:: TESTO ESTRATTO

Tendenze

Esplode il to-go food packaging

Anche noi italiani, popolo di raffinati gourmet, abbiamo ormai ceduto alla moda del food delivery. Sempre di più ordiniamo i nostri pasti online e restiamo in trepidante attesa delle confezioni gourmet, consegnate dai corrieri in bicicletta. È nata dunque un’importante nicchia di packaging nomade, destinata al trasporto dei pasti pronti. E all’interno delle confezioni, si trovano anche brochure informative, schede, libriccini di ricette.

Di Anna Aprea | Su PRINT 70

Immagini 2 e 3  © Pixartprinting

Chi l’avrebbe detto che anche noi italiani, così amanti delle tradizioni culinarie e del buon cibo, ci saremmo abituati all’idea di ordinare online i nostri pasti, aspettando sull’uscio di casa il corriere a bordo dello scooter, felici di spacchettare al più presto la scatola-gourmet per mangiare tutto in quattro e quattr’otto? Eppure è successo. Non vogliamo cucinare più. E le ricerche parlano chiaro: quattro italiani su dieci mangiano fuori casa almeno una volta alla settimana (indagine Ipsos per Tutto Food) e di questi il 57% considera lo street food e l'online delivery possibili sostituti del ristorante tradizionale.

::::
:: ELENCO DEI DATI

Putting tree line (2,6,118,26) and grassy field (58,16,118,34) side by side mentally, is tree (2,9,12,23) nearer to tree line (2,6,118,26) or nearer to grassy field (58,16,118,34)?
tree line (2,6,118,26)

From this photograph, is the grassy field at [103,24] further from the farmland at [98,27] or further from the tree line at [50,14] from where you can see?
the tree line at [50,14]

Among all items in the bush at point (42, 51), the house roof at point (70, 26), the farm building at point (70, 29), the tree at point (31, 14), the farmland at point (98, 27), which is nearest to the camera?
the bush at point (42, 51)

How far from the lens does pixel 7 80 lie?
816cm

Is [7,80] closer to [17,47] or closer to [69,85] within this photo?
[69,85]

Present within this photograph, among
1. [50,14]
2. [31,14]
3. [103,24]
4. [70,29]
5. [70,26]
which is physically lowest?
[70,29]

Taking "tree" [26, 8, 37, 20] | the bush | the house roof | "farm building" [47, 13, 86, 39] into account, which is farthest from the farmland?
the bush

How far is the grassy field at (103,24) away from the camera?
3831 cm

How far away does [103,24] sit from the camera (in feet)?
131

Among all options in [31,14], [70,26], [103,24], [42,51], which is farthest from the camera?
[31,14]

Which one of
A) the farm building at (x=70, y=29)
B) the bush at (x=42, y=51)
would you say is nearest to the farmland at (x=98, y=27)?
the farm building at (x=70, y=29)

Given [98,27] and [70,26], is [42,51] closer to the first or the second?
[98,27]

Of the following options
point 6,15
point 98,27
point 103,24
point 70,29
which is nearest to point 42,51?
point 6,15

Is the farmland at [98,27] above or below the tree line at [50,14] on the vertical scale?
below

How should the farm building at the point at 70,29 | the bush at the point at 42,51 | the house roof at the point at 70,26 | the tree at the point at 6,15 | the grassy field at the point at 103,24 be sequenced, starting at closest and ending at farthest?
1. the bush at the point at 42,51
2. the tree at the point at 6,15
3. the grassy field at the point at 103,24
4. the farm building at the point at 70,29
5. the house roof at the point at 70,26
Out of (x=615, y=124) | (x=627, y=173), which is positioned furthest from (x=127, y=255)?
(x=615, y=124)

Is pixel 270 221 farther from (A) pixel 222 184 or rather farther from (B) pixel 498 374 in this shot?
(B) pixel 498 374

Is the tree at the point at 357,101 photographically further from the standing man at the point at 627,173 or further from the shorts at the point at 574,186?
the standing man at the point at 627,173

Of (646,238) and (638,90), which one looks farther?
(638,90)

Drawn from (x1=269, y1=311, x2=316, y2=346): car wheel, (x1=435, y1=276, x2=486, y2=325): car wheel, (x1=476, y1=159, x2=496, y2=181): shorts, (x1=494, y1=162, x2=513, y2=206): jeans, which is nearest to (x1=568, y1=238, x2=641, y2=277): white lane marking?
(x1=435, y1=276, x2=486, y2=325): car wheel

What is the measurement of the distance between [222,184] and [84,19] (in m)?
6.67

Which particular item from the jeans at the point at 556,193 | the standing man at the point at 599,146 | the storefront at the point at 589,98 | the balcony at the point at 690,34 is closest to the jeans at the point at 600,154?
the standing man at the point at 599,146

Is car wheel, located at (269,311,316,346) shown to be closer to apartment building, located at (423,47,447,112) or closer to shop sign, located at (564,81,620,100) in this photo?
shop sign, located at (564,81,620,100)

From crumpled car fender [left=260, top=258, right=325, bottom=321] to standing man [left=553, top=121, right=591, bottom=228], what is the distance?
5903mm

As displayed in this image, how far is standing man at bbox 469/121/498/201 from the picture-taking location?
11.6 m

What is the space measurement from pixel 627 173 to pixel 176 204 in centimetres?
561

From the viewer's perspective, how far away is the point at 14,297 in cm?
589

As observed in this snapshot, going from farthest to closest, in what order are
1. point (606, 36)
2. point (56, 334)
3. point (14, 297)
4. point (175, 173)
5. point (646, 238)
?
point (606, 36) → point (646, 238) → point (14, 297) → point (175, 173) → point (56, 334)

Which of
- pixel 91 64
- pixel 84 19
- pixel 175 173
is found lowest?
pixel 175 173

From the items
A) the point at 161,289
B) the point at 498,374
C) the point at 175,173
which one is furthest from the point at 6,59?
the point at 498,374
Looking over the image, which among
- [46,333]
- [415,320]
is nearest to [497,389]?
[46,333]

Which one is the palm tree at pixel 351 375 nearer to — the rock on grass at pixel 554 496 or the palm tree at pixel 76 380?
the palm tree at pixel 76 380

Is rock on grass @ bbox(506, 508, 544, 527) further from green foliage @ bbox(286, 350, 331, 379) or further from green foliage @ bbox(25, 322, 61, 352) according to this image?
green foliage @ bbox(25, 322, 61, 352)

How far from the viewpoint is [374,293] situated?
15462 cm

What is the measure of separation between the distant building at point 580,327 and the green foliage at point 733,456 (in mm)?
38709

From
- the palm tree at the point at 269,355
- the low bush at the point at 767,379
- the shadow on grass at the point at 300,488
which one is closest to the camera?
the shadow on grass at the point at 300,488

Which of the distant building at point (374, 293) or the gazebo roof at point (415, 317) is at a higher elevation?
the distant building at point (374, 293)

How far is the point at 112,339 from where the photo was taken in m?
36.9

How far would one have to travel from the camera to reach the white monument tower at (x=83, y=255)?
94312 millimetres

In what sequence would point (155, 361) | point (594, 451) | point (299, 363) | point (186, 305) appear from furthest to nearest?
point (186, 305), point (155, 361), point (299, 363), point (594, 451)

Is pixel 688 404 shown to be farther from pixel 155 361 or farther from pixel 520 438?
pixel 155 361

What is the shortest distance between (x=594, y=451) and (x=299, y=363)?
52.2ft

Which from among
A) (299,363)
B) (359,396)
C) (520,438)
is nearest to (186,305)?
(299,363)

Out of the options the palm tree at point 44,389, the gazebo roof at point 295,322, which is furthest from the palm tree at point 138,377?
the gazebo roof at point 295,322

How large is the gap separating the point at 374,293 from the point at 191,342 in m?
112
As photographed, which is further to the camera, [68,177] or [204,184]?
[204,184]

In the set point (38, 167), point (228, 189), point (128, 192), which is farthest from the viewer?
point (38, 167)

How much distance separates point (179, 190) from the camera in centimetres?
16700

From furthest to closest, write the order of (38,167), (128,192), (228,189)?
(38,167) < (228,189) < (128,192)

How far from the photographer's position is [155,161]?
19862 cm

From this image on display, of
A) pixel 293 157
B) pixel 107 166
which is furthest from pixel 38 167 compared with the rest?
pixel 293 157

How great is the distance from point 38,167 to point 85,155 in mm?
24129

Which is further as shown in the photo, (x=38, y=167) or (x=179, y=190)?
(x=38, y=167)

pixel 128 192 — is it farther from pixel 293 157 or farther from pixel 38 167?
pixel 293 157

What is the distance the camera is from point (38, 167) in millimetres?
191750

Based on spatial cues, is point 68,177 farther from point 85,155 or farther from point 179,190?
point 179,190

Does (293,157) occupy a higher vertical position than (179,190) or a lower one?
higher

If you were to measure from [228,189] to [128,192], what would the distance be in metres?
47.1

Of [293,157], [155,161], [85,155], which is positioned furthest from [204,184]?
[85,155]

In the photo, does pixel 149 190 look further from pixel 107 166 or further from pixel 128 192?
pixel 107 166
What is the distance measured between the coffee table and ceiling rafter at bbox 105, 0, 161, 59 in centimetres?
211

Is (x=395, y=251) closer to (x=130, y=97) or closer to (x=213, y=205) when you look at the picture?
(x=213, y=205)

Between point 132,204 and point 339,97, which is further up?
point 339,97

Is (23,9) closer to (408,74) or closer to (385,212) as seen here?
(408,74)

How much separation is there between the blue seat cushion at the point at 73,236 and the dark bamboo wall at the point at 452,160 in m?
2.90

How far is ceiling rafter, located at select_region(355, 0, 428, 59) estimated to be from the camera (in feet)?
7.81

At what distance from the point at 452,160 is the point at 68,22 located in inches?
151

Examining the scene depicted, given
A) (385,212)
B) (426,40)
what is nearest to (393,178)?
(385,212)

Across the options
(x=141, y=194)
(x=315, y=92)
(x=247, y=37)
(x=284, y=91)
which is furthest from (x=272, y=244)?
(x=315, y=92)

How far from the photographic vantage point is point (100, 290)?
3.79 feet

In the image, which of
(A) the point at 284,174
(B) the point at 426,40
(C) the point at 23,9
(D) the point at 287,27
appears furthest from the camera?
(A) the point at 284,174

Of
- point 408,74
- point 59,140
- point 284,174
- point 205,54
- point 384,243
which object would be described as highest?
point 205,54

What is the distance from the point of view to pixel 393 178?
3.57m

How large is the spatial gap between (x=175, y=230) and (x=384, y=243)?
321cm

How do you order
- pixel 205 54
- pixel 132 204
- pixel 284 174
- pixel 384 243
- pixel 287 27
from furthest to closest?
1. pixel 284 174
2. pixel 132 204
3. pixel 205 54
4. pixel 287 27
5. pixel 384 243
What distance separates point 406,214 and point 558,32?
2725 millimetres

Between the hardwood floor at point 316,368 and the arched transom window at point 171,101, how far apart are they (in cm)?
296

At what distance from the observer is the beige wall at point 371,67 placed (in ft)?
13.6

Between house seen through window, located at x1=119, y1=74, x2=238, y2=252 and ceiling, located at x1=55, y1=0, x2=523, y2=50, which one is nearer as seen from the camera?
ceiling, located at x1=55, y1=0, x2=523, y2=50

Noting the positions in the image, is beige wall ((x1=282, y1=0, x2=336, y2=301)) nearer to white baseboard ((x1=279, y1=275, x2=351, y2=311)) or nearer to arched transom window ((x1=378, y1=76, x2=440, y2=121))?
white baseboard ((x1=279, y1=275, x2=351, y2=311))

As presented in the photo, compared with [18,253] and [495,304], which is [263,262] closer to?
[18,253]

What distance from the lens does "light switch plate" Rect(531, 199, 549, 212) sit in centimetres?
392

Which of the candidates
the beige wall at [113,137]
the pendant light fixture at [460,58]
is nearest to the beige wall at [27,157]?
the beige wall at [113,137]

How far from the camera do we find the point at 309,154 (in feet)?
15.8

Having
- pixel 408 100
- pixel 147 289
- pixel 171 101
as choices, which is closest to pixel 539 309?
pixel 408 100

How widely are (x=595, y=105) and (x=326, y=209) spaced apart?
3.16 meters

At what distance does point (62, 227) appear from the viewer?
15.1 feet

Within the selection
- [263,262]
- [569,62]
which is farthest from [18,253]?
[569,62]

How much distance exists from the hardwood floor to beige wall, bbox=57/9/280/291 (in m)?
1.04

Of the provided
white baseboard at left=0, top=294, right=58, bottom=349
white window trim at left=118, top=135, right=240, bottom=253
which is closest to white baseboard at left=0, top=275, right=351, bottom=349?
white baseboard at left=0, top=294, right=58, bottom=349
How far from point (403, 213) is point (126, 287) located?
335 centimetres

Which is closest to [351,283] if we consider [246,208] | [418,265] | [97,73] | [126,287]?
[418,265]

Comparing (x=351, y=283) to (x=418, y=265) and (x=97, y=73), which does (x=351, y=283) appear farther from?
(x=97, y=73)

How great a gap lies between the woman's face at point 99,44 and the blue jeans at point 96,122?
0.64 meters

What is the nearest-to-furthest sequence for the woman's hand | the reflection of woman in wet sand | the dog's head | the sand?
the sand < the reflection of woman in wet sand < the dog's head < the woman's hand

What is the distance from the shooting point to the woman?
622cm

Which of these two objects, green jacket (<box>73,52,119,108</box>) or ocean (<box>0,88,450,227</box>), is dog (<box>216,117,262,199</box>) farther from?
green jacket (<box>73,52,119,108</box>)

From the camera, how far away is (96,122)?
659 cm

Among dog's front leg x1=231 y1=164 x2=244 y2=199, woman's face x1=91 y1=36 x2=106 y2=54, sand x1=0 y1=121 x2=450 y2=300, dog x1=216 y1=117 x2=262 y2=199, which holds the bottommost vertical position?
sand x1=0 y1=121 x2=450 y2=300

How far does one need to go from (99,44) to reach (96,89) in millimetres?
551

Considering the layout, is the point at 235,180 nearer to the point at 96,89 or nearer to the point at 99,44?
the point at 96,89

::::

§ OBIETTIVO DEL COMPITO: Restituisci parola per parola il passo del testo sul packaging per il cibo da asporto che va da "Immagini 2 e" giù fino a "del ristorante tradizionale.", estremi compresi.

§ RISULTATO QUI SOTTO:
Immagini 2 e 3  © Pixartprinting

Chi l’avrebbe detto che anche noi italiani, così amanti delle tradizioni culinarie e del buon cibo, ci saremmo abituati all’idea di ordinare online i nostri pasti, aspettando sull’uscio di casa il corriere a bordo dello scooter, felici di spacchettare al più presto la scatola-gourmet per mangiare tutto in quattro e quattr’otto? Eppure è successo. Non vogliamo cucinare più. E le ricerche parlano chiaro: quattro italiani su dieci mangiano fuori casa almeno una volta alla settimana (indagine Ipsos per Tutto Food) e di questi il 57% considera lo street food e l'online delivery possibili sostituti del ristorante tradizionale.